Debbie Schrubb: We're ensuring that we're staying as current as possible with our ICD-9 coding so that when October 1 rolls around, the coders can move forward and stay focused only on ICD-10 and not have to worry about doing any dual coding. If they stay focused on those sets, they're going to be much better off and hopefully quicker to adapt than we're anticipating.

We’ve also prepared ourselves to track coder productivity every single day when we start coding in ICD-10. We’ve determined it would be a real problem if we make the transition and don’t have a sense if the coders are gaining momentum. If we can’t track daily performance we could very quickly find ourselves in a backlog situation that who knows how long it would take us to recover from.

Stewart: I’d like to add that that’s a really great idea because it helps identify quickly those who are struggling and where to provide more support or assistance to get up to speed. We think all our coding staff is ready, but there are going to be some who struggle.

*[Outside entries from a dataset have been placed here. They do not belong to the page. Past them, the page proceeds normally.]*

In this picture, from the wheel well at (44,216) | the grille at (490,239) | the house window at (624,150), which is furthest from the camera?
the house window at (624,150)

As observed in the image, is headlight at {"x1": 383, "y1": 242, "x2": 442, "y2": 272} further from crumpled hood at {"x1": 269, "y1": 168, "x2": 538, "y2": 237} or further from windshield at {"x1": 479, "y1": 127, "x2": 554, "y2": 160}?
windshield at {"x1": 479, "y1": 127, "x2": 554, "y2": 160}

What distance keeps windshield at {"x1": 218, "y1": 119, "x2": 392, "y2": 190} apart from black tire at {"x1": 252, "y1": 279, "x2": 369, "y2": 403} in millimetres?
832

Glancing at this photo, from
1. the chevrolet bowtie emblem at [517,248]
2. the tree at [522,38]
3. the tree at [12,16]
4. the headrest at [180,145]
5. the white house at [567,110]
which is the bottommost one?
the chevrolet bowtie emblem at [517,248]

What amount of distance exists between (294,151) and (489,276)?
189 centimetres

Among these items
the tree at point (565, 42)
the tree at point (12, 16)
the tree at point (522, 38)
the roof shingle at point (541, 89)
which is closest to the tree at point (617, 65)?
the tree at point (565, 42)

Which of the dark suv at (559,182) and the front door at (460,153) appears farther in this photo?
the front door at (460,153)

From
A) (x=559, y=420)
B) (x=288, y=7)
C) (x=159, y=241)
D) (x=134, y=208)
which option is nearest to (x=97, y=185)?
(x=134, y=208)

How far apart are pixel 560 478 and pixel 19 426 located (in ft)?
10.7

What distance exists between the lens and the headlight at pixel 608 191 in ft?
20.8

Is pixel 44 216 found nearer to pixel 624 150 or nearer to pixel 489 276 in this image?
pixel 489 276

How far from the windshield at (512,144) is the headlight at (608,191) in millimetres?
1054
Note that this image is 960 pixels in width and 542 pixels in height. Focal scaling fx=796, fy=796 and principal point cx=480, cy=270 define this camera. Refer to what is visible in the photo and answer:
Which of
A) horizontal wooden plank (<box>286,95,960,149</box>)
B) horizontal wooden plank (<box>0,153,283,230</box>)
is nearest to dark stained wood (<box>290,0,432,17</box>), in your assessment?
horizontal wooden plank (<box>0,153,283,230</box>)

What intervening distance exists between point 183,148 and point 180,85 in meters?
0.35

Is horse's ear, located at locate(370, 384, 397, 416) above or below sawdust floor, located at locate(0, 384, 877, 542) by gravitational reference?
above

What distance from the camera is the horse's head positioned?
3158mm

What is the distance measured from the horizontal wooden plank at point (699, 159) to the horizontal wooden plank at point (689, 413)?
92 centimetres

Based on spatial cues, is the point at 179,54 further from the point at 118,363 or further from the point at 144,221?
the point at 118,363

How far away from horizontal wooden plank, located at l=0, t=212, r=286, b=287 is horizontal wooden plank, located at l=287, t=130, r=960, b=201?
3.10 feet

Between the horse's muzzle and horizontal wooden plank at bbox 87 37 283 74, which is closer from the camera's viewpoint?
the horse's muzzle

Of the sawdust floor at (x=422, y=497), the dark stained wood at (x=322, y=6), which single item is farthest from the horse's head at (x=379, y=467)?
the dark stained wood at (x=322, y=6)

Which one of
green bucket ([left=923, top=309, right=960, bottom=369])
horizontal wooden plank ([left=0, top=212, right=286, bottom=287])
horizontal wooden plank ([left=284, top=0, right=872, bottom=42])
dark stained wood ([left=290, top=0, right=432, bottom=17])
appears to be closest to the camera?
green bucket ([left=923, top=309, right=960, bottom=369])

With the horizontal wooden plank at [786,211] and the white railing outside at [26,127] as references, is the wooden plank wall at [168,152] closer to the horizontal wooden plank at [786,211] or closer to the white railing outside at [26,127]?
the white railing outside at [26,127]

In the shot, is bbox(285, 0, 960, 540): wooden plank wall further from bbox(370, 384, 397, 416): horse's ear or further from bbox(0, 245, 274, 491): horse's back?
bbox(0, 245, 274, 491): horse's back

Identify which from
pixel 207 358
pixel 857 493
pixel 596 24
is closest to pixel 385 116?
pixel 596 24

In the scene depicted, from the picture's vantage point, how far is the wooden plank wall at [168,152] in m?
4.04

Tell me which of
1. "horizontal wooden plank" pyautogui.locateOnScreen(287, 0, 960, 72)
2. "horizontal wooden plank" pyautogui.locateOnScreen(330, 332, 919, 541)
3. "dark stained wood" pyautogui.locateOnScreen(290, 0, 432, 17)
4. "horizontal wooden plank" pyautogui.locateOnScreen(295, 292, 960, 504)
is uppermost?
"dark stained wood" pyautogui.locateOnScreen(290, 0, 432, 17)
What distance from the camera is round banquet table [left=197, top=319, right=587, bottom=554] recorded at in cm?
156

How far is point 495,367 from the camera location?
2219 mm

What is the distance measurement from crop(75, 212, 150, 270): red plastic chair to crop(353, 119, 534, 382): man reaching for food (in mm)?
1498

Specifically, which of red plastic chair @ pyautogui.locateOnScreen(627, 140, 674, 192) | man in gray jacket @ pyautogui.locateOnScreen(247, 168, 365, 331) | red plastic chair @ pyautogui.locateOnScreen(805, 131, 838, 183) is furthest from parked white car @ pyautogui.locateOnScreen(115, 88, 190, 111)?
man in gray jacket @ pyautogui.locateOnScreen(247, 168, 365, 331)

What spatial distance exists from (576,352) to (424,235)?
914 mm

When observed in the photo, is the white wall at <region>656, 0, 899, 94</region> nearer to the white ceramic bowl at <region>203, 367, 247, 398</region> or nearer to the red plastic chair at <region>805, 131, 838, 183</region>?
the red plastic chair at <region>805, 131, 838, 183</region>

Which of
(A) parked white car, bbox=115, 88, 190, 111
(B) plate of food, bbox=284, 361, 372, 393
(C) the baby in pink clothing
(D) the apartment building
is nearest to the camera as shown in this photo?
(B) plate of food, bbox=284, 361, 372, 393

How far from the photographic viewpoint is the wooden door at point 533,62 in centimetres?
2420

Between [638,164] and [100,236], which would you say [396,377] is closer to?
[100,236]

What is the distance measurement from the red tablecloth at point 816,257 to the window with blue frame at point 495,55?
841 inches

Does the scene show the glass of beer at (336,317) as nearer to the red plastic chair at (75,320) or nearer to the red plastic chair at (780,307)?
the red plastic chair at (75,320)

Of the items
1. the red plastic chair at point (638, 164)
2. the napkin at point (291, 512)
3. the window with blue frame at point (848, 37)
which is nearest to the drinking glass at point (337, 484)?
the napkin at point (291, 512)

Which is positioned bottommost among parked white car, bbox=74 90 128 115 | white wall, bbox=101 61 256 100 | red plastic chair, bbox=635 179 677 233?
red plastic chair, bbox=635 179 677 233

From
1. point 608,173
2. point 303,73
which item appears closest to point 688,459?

Schrubb: You're exactly right. I have three coding business analysts whose responsibility will be to monitor that productivity and know who's struggling. They’ll be able to reach out to coding staff immediately so we can pinpoint what their transition problems are so we can educate them on the spot.

Stewart: And help them overcome the fear, because there is a lot of fear, uncertainty, and doubt right now.

Schrubb: Agreed. On the other hand, some of our staff are really excited about the change, I’m happy to say.

Stewart: It spans the spectrum, but there are some coders who are pretty concerned that their years of exceptional performance are in jeopardy now. If they just believed in themselves as much as we believe in them, they would be a lot better off.

Bazzoli: Do you get any sense that moving from a test environment into “this is life as we now know it” mode will be difficult for coding staffs?

Schrubb: I don't think so. Our group has been training for almost two years, and we've been very diligent about making sure they’ve had time to practice ICD-10 coding. I think they've had enough time to build that confidence, and we’ve also made sure when someone's doing a really good job we're sharing that with them and sharing it with their teammates.

So, from that perspective as long as you're letting them know they're doing a great job, and helping those who are struggling, you’re making sure that whatever issue comes up, they know you’ll spend the time to help them work through it.